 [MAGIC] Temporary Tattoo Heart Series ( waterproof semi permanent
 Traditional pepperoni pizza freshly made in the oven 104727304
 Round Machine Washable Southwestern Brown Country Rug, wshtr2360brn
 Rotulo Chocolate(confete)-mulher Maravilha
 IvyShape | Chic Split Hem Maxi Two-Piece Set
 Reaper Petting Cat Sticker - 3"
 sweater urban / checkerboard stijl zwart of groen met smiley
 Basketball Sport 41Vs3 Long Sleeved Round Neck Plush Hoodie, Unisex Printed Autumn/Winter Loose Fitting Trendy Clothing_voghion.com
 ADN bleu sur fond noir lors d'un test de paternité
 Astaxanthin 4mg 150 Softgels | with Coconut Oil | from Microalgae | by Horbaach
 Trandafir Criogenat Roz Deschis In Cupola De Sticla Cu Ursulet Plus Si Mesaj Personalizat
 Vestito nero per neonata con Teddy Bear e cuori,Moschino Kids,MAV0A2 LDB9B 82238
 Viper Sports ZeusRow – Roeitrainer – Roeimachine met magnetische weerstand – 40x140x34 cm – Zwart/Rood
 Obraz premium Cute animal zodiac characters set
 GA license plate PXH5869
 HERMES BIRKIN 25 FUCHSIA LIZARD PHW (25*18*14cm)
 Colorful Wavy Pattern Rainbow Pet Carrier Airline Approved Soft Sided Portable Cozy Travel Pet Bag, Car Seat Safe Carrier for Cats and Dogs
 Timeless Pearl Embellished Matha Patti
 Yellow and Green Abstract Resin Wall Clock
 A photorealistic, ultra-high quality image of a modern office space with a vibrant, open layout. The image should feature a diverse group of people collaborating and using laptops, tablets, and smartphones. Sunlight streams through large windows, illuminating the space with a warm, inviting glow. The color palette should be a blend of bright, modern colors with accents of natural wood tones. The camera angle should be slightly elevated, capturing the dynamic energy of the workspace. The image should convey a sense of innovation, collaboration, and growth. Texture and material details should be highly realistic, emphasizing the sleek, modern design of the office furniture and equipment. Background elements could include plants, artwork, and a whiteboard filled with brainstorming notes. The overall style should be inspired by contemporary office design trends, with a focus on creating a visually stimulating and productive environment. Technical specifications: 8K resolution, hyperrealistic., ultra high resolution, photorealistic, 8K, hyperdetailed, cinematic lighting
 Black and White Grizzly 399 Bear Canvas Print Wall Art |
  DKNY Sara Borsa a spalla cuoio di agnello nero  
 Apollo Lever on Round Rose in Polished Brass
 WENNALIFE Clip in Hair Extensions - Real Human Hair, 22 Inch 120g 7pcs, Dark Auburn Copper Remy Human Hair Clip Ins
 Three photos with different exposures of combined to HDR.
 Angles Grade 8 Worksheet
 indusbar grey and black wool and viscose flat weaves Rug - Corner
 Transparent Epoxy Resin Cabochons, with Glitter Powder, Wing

──────────

What the exercise asks ▸ The answer consists solely of the lines from the one containing "WENNALIFE Clip in" through the last line of the data above, reproduced exactly.

Answer below ▸
 WENNALIFE Clip in Hair Extensions - Real Human Hair, 22 Inch 120g 7pcs, Dark Auburn Copper Remy Human Hair Clip Ins
 Three photos with different exposures of combined to HDR.
 Angles Grade 8 Worksheet
 indusbar grey and black wool and viscose flat weaves Rug - Corner
 Transparent Epoxy Resin Cabochons, with Glitter Powder, Wing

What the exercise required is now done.